O roteiro foi escrito em 1999 por Mueller. No primeiro rascunho era uma ficção sobre um homem perdido, em que seu ato de violência passa despercebido numa sociedade cada vez mais acostumada a agressão. Durante sua pesquisa, ele encontrou a história de Bickie e notou a semelhança no argumento. Optou em contar a história da tentativa de assassinato. Tanto que nas últimas cenas ele usa as notícias da época e relatos do FBI para demonstrar o verdadeiro ataque aéreo. Os telejornais que aparecem no final, são os próprios que foram levados ao ar sobre o ocorrido. O trabalho de edição é tão perfeito que parece ter sido feito para concluir o filme.
Ao término da sessão é impossível não refletir sobre as intenções de Mueller. Ele nos apresenta uma perversão do sonho americano. Bickie acreditava que seus problemas acabariam se ganhasse muito dinheiro. Desta forma, ele conseguiria recuperar sua família e seu auto-respeito. Muitas pessoas também pensam assim e isso faz parte do "sonho americano". Ao se sentir incapaz de conseguir riquezas, Bickie resolve deixar sua marca na sociedade de maneira abominável. Ele tinha certeza que essa era a única maneira de acabar com a corrupção da América. E foi com essa mesma visão totalitária que os seqüestradores realizaram os ataques de 11 setembro em 2001. Infelizmente, esse tipo de ação está longe de acabar. Pois a semelhança que o governo Bush vem tendo com o de Nixon, resultará no surgimento de muitos "Sam Bickie" pelo mundo.

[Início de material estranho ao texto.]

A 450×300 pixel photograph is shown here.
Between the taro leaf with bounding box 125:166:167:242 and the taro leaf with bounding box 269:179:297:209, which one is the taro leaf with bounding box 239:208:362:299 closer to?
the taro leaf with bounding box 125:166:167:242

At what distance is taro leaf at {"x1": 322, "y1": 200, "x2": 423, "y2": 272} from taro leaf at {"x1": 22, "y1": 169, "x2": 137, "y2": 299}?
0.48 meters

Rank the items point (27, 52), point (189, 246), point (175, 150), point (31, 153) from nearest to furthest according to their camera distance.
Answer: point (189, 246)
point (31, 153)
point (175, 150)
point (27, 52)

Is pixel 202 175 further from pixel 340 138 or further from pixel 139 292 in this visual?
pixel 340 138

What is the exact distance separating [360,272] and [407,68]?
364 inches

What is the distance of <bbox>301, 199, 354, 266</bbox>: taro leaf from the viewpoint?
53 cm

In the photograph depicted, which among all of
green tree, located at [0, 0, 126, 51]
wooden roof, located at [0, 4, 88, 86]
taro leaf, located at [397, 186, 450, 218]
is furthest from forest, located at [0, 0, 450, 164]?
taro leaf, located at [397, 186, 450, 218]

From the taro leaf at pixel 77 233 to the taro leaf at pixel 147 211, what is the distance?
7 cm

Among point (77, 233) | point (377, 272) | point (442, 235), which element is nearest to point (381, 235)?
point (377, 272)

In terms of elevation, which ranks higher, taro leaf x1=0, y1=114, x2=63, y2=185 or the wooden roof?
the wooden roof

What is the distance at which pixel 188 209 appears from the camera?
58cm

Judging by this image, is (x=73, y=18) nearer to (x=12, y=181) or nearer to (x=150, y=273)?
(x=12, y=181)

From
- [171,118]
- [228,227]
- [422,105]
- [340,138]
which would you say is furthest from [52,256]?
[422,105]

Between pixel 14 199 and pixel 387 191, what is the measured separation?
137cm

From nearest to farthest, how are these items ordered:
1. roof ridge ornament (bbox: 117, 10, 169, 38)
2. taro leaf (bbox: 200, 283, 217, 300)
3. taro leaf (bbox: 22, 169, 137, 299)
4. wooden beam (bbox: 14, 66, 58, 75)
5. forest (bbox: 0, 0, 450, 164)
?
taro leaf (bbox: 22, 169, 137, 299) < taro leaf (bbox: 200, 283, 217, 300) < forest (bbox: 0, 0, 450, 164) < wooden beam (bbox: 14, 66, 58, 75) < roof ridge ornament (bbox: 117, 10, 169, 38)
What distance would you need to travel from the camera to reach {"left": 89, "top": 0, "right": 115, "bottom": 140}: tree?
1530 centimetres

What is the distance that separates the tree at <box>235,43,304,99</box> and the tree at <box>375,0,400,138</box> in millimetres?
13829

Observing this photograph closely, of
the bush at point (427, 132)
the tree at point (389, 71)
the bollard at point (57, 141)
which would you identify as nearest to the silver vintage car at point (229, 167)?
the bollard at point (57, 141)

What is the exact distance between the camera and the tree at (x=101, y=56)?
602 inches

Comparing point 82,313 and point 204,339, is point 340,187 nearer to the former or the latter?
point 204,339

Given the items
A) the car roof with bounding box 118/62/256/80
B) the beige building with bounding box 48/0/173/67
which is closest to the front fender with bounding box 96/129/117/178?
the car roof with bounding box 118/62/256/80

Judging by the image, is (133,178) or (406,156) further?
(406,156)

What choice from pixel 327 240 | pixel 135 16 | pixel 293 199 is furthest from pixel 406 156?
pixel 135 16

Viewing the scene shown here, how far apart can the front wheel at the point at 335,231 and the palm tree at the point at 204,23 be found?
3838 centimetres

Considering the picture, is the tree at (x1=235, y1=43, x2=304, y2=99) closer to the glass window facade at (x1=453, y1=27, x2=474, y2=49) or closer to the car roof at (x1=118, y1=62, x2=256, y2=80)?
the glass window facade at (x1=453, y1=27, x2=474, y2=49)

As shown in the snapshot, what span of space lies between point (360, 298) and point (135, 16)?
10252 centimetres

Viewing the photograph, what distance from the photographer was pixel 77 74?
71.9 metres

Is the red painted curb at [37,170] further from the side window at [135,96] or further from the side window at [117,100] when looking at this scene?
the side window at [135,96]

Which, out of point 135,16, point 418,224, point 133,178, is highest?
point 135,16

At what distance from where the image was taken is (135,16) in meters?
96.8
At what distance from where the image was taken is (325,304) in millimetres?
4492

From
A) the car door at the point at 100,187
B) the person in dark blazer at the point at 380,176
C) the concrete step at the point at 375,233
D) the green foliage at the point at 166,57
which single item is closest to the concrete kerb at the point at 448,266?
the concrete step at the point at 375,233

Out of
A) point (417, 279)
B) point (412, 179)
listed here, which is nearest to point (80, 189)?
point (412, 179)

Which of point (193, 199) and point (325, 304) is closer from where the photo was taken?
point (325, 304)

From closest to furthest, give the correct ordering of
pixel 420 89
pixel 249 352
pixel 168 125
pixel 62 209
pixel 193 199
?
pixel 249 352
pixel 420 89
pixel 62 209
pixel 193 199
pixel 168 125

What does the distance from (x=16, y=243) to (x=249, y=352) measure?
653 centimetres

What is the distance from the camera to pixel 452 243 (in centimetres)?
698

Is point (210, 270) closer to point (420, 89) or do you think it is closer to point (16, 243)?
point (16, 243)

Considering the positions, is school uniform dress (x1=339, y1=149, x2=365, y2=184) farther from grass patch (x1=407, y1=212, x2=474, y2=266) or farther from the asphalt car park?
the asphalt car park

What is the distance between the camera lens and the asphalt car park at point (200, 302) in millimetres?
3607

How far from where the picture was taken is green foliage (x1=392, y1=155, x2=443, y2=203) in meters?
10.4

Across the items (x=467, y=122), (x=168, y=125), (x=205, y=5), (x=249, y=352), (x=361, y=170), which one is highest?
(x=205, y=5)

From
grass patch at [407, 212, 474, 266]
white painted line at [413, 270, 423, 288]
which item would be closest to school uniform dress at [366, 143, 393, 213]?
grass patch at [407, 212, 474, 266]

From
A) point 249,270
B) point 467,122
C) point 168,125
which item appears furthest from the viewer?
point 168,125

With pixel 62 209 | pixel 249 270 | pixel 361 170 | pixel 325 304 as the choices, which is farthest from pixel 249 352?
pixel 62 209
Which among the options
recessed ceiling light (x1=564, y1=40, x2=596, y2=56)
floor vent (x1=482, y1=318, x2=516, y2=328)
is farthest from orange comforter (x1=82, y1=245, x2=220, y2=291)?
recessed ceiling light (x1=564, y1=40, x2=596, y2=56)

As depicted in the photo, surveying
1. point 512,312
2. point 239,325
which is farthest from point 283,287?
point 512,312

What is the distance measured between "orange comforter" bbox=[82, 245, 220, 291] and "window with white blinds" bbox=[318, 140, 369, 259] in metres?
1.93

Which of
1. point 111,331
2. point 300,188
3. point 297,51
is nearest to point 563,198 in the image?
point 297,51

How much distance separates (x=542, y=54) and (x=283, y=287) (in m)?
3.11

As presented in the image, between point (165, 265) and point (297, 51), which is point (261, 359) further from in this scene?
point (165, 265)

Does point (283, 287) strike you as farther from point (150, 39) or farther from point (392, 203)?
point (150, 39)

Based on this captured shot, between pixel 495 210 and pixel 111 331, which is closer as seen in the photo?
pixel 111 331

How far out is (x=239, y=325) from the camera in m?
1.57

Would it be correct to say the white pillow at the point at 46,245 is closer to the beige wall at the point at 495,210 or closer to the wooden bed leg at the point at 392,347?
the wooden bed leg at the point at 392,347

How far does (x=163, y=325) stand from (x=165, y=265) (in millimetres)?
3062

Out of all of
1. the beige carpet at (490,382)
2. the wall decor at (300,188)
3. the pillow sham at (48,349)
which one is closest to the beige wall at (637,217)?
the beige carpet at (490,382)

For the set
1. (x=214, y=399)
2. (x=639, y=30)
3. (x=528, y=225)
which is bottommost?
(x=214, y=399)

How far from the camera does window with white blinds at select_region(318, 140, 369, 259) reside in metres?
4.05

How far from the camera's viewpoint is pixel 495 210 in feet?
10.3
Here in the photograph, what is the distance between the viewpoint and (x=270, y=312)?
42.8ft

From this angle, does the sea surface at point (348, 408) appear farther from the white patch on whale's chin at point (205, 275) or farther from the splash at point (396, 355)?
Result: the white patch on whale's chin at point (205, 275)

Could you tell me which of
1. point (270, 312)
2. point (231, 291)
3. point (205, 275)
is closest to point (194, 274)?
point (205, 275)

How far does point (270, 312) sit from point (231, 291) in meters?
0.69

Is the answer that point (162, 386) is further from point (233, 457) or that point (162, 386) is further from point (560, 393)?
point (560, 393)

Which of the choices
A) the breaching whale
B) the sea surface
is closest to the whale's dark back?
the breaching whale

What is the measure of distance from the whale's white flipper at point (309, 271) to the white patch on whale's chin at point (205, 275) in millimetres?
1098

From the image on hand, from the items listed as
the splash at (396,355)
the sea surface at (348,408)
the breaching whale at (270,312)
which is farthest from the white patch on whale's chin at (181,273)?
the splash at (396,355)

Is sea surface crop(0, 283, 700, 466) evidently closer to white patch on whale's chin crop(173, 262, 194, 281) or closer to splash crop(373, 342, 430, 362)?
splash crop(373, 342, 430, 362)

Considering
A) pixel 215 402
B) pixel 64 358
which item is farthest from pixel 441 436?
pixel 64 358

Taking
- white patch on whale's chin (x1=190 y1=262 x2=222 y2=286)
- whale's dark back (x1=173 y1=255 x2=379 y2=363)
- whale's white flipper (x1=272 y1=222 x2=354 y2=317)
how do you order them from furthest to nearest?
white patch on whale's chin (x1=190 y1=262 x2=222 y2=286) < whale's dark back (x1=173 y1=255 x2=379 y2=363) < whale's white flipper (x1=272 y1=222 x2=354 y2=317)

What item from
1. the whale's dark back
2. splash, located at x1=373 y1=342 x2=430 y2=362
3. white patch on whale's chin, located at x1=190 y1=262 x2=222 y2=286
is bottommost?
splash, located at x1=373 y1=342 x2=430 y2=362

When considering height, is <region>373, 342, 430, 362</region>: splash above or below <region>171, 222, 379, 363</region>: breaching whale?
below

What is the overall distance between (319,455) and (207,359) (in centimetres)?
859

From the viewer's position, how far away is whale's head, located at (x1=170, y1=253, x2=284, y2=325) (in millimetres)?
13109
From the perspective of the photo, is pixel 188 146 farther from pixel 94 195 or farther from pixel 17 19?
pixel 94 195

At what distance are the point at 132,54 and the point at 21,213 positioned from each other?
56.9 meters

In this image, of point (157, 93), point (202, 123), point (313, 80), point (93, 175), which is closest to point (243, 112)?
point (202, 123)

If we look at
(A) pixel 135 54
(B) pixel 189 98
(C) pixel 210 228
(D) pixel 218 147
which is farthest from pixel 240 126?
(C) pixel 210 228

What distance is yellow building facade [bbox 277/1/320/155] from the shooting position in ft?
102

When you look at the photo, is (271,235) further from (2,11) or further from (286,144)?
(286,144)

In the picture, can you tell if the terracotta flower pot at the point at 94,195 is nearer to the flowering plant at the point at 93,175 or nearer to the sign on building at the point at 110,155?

O interessante é que esse filme e mais dois que estreiaram na mesma época (Paradise Now e As Aventuras de Dick & Jane) apesar de serem tão distintos e com histórias tão diferentes, se completam. O discurso do rico engolindo o pobre, da terra da prosperidade, da abundância, da alienação, da exploração, da loucura, estão presentes nos 3 filmes. No primeiro um homem enlouquece por ter sido jogado à margem da sociedade, no segundo, dois palestinos entre a cruz e a espada, por terem vivido a vida toda à margem dos colonos ricos e exploradores, no terceiro, um casal resolve roubar, pois foram jogados à margem do mercado de trabalho. As estréias foram quase que simultâneas aqui no Brasil, o que nos faz pensar: será que o cinema está começando a criticar mais, a questionar esse mundo de aparências e mentiras onde vivemos? Será que o papel subversivo do cinema, finalmente vai começar a ser mais explorado? É o que espero. Longa vida ao cinema crítico e questionador desse grande teatro da vida que vivemos, nessa nossa representação diária.